**The task**. Below are records; the lines starting at the one with "Sophia Loren, 1959" and ending at the one with "Der Pool auf" must be reproduced exactly, both included. Pictures must not appear.
————————
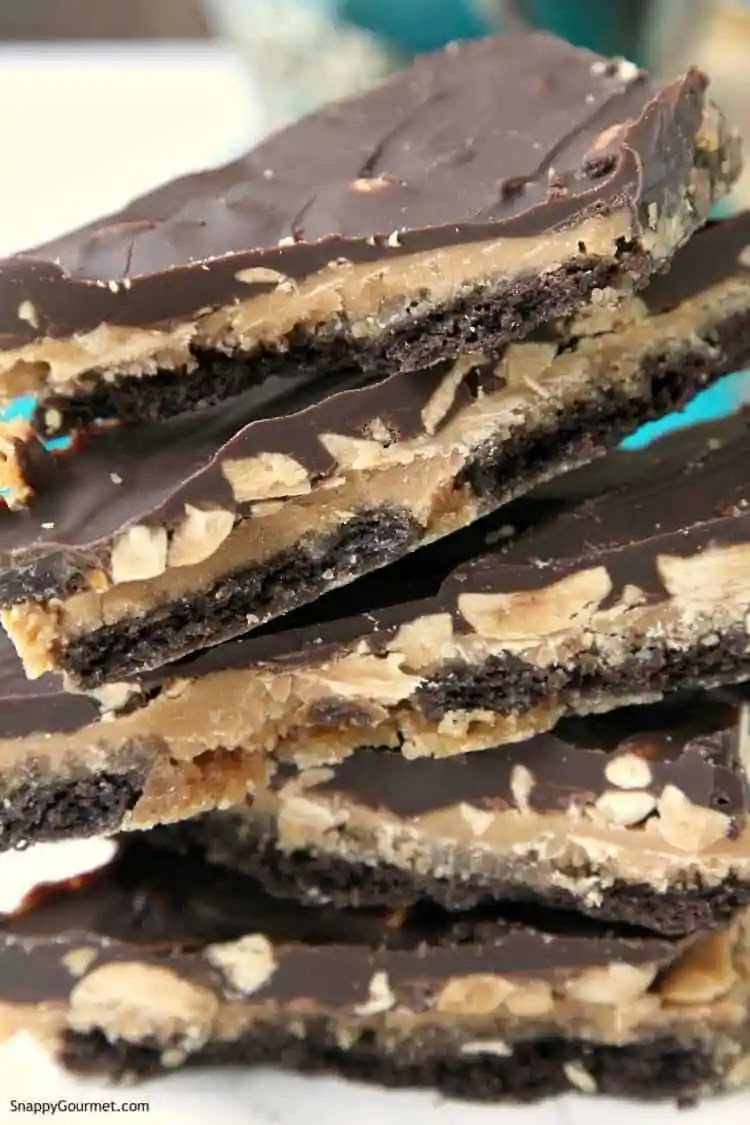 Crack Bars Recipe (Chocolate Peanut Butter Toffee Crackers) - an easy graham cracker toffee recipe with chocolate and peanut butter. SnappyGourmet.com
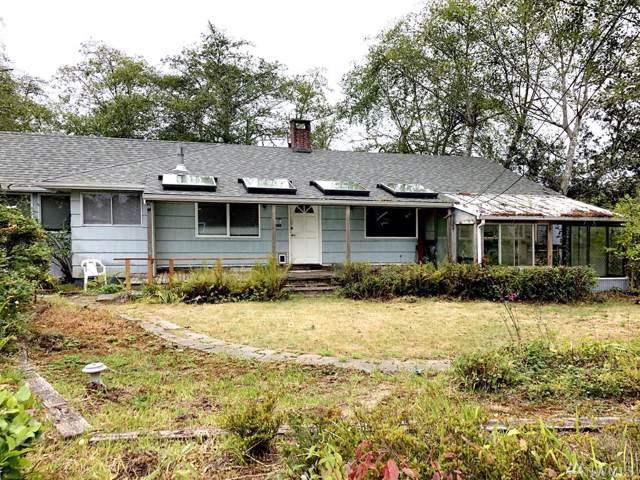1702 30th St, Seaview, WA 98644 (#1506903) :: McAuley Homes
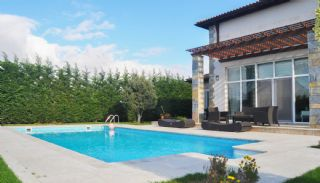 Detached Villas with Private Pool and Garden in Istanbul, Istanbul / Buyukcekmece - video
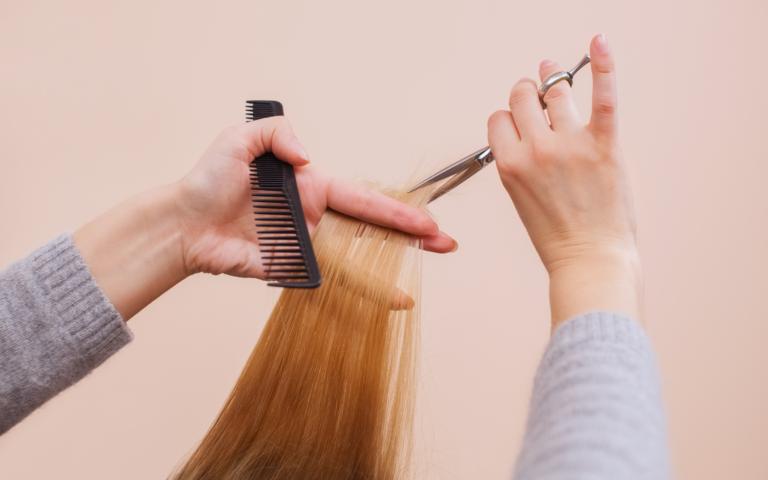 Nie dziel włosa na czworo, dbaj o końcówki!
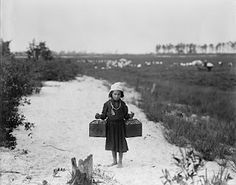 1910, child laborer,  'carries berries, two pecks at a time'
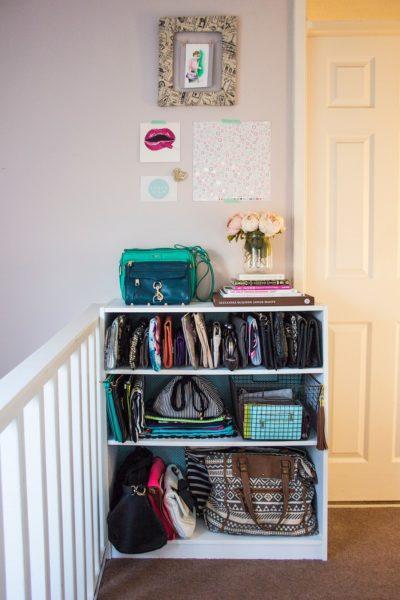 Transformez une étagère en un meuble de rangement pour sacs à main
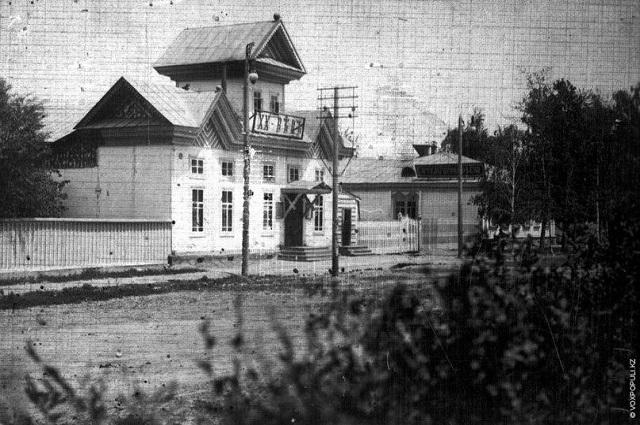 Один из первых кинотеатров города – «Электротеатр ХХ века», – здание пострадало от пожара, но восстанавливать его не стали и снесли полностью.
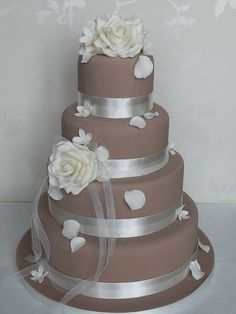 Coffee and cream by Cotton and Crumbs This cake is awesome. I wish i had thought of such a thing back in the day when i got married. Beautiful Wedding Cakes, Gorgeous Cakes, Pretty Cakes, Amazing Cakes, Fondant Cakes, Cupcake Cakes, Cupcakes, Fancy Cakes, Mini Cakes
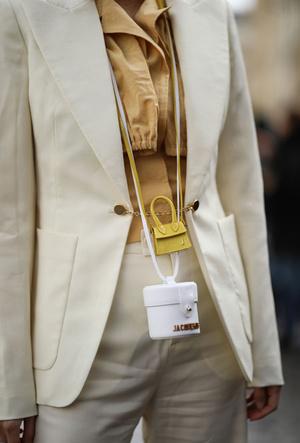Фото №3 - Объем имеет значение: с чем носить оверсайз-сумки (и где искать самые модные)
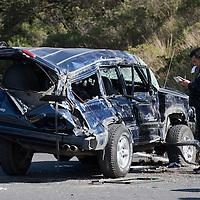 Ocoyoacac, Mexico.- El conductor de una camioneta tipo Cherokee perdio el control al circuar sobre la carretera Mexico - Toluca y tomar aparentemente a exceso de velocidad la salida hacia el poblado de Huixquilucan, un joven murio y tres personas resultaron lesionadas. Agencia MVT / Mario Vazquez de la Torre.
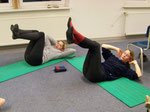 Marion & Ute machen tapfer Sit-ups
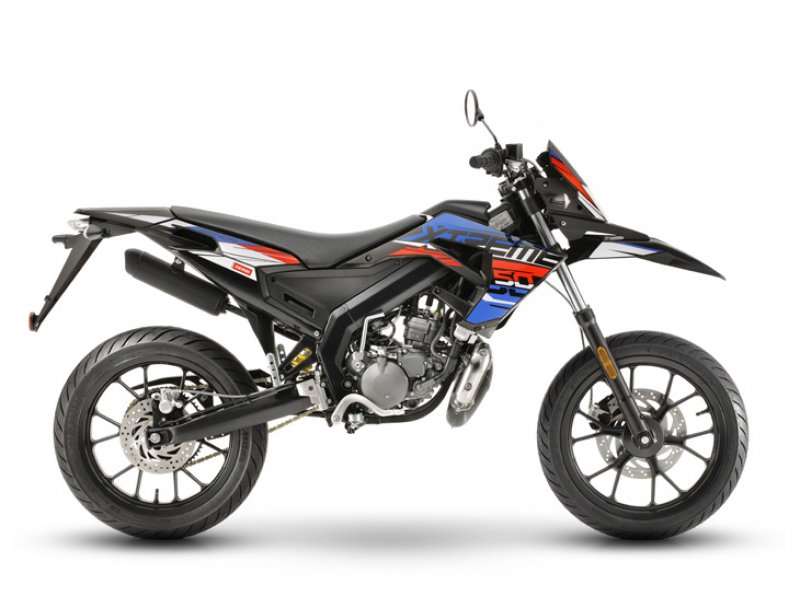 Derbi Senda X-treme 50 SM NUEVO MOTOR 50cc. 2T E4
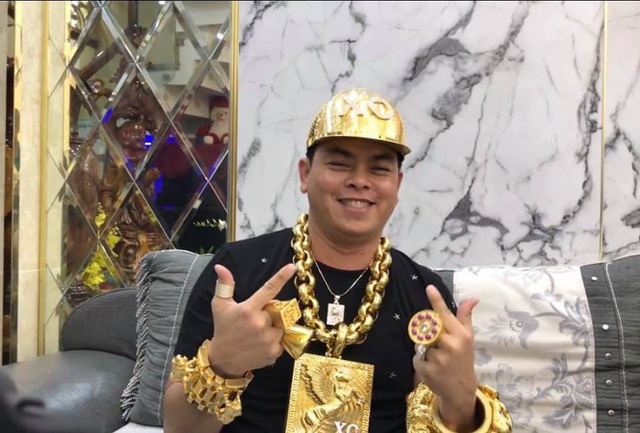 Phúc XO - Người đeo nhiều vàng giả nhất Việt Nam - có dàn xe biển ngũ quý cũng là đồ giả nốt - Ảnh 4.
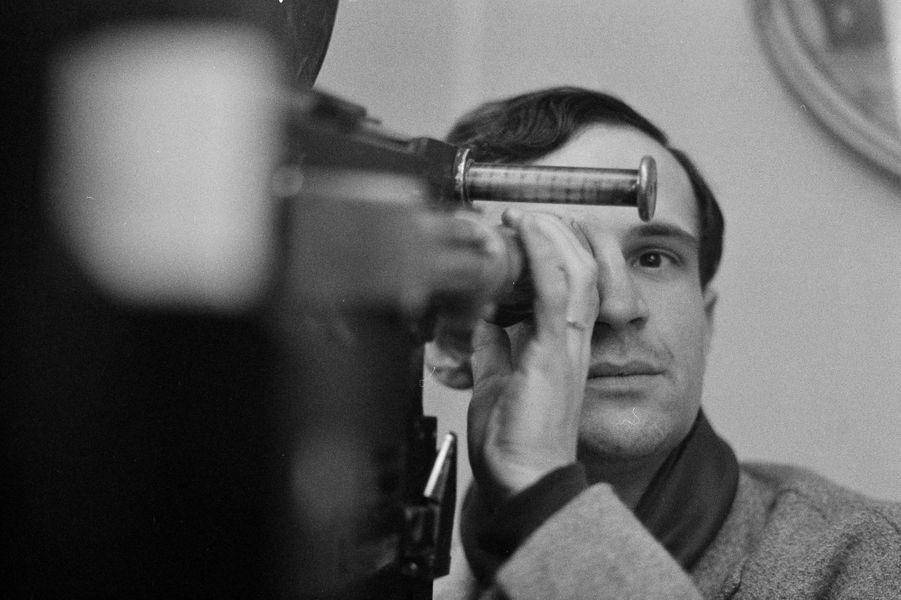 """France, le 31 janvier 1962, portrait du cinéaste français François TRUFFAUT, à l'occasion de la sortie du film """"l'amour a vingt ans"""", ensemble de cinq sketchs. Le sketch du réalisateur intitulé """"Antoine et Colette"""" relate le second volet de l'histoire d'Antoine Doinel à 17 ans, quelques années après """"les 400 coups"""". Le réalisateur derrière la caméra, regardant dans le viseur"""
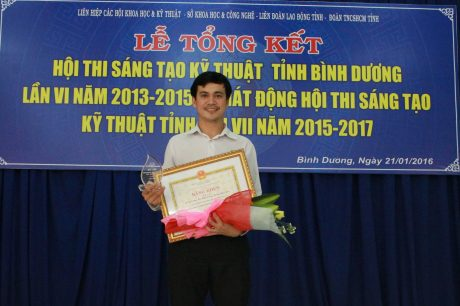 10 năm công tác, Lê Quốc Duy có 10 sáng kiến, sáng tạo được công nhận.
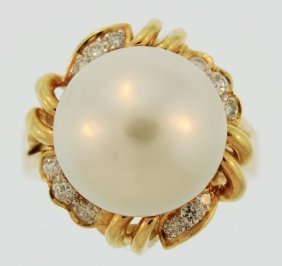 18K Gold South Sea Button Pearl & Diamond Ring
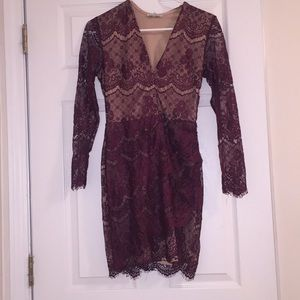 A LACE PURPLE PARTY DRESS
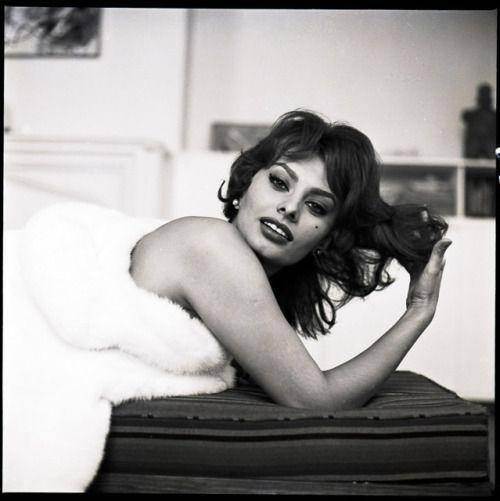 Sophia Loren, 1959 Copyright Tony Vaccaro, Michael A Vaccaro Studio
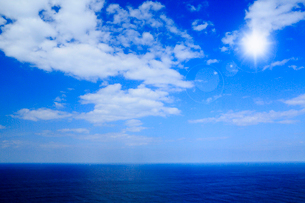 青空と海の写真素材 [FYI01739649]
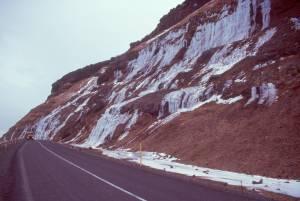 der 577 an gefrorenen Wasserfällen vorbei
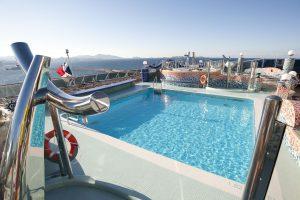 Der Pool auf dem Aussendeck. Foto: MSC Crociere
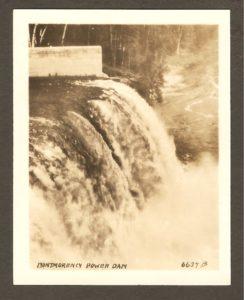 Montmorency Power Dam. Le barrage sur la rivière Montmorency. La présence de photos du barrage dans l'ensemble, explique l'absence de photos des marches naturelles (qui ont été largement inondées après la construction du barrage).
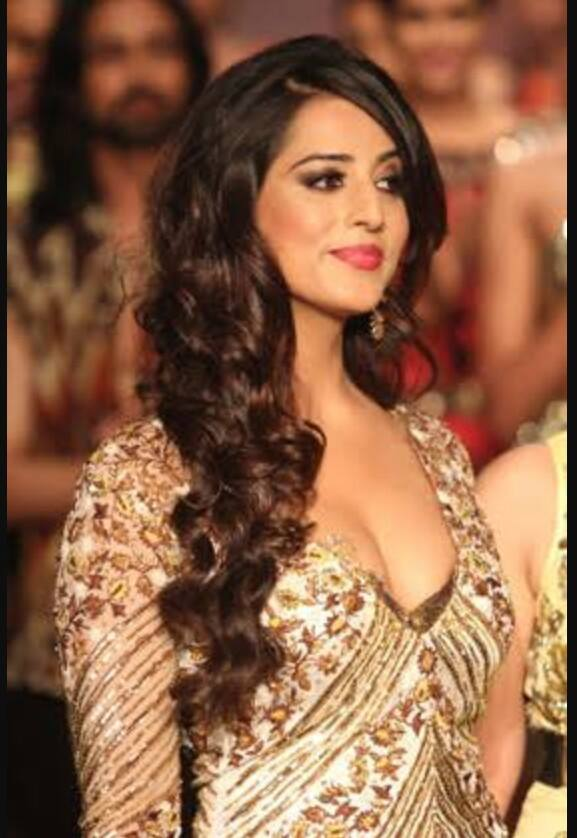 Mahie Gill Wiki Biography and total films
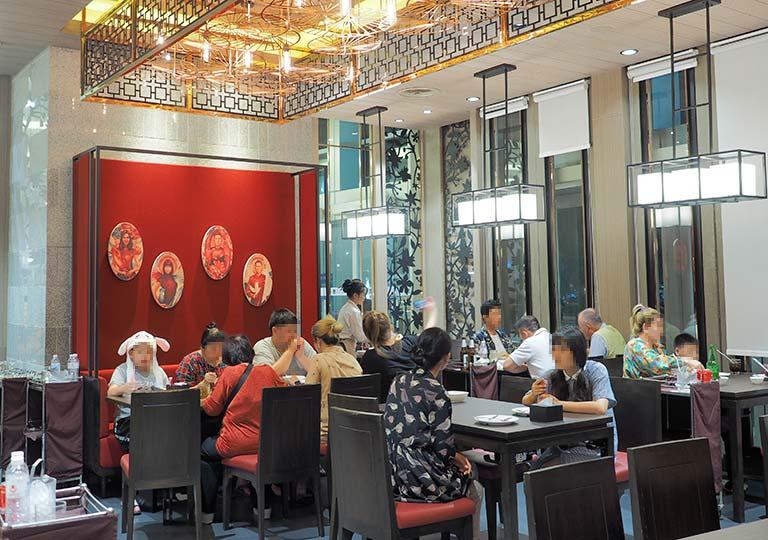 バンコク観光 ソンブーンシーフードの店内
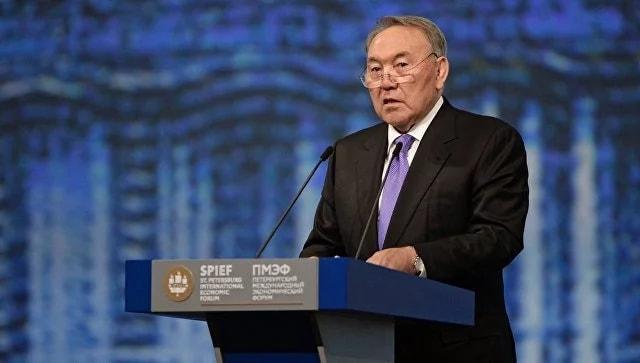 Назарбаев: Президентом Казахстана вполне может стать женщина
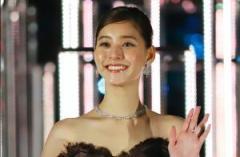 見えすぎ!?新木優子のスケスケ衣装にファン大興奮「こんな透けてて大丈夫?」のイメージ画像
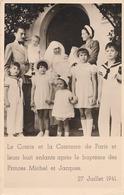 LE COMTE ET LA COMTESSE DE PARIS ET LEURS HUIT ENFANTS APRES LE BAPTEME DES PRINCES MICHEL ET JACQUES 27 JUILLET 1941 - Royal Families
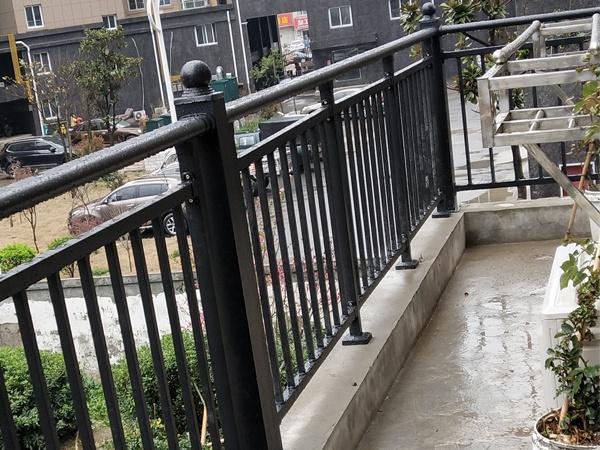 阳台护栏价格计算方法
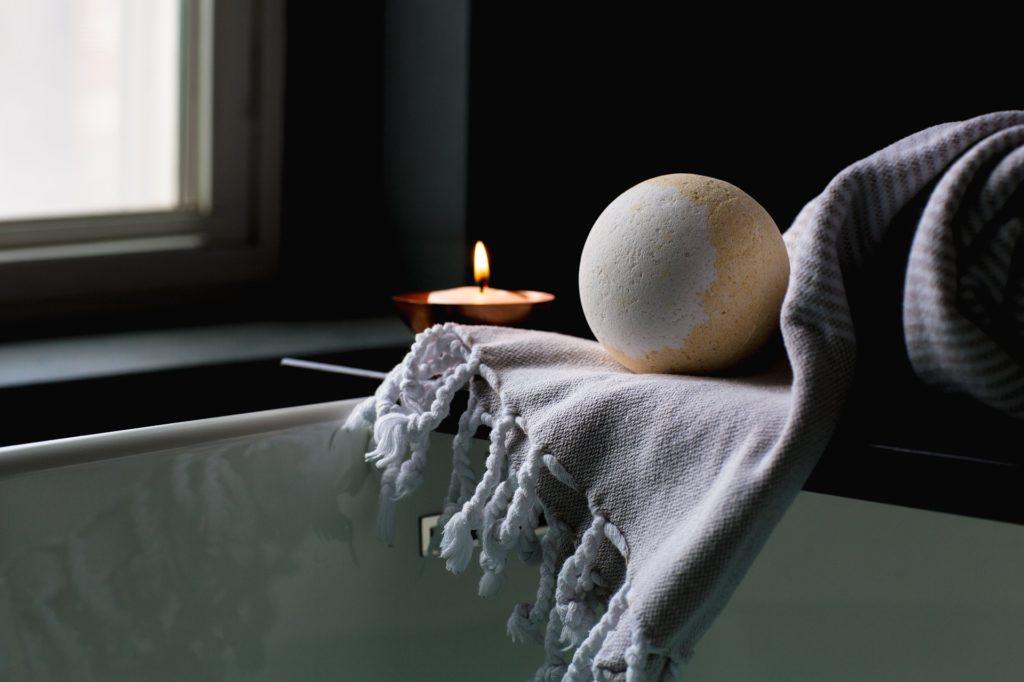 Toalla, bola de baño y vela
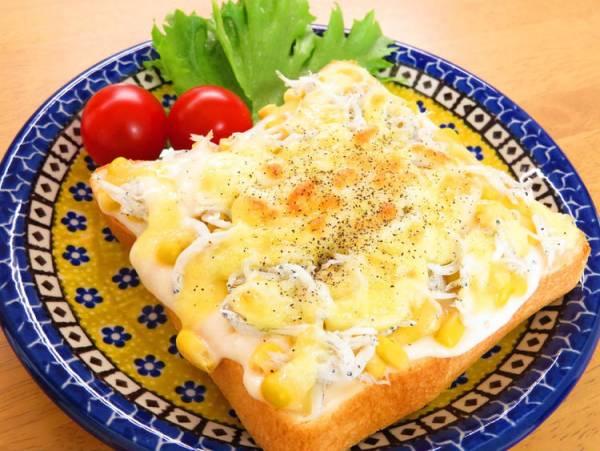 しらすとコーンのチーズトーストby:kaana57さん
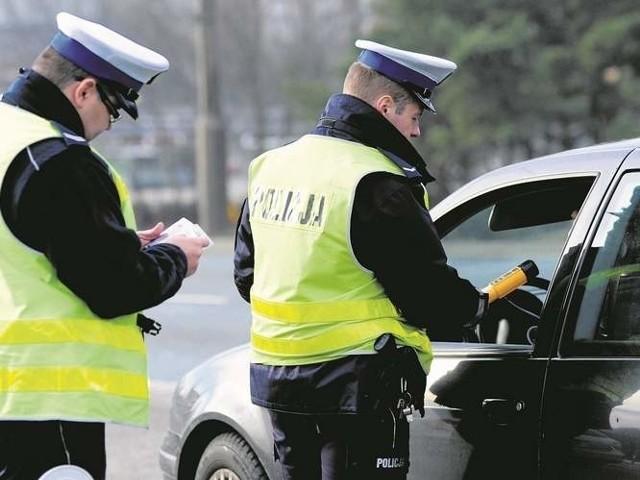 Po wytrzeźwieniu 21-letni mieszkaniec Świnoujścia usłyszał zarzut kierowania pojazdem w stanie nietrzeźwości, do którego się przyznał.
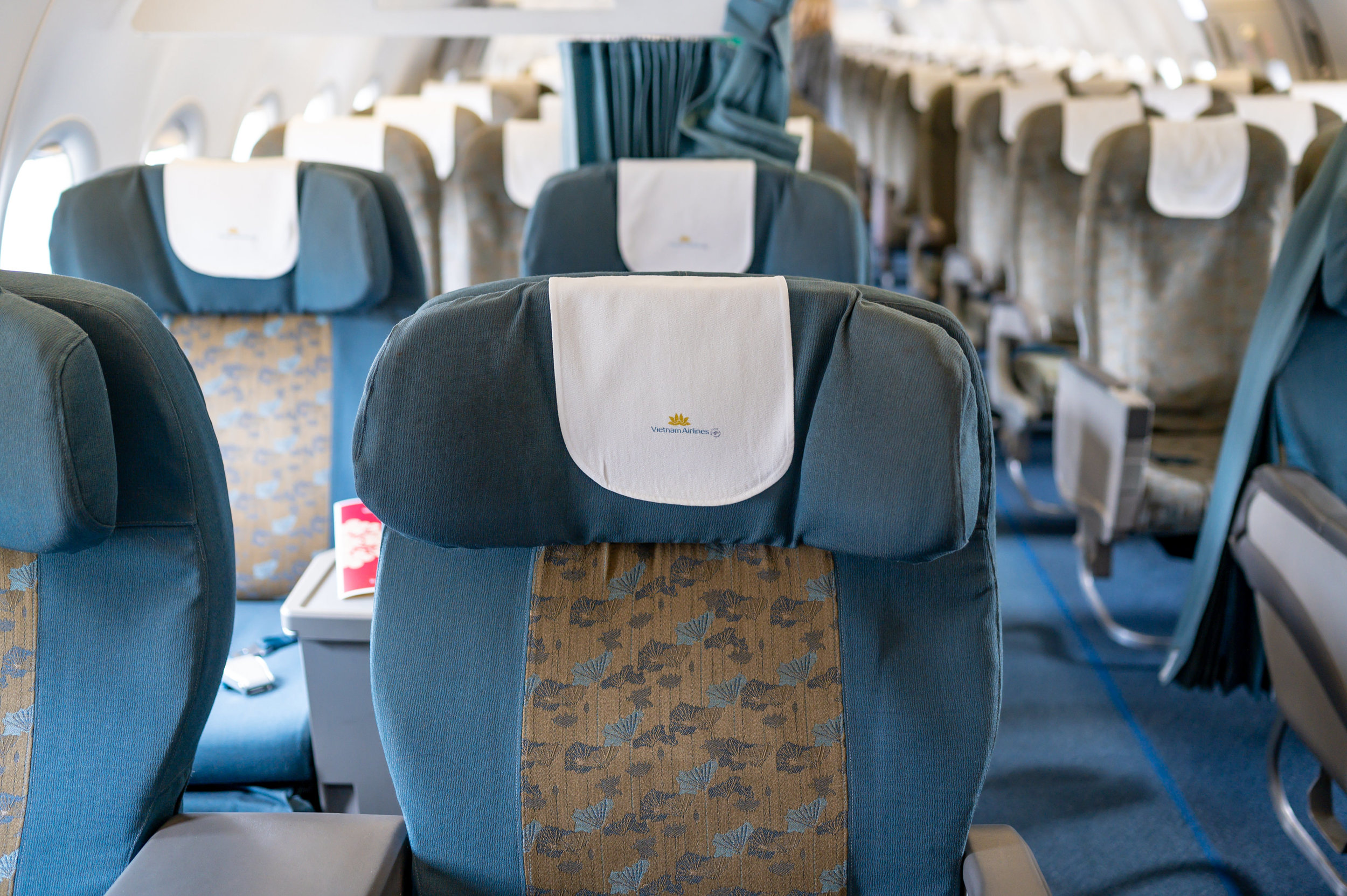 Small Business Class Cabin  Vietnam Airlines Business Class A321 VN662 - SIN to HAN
————————
**Written answer**.
 Sophia Loren, 1959 Copyright Tony Vaccaro, Michael A Vaccaro Studio
 青空と海の写真素材 [FYI01739649]
 der 577 an gefrorenen Wasserfällen vorbei
 Der Pool auf dem Aussendeck. Foto: MSC Crociere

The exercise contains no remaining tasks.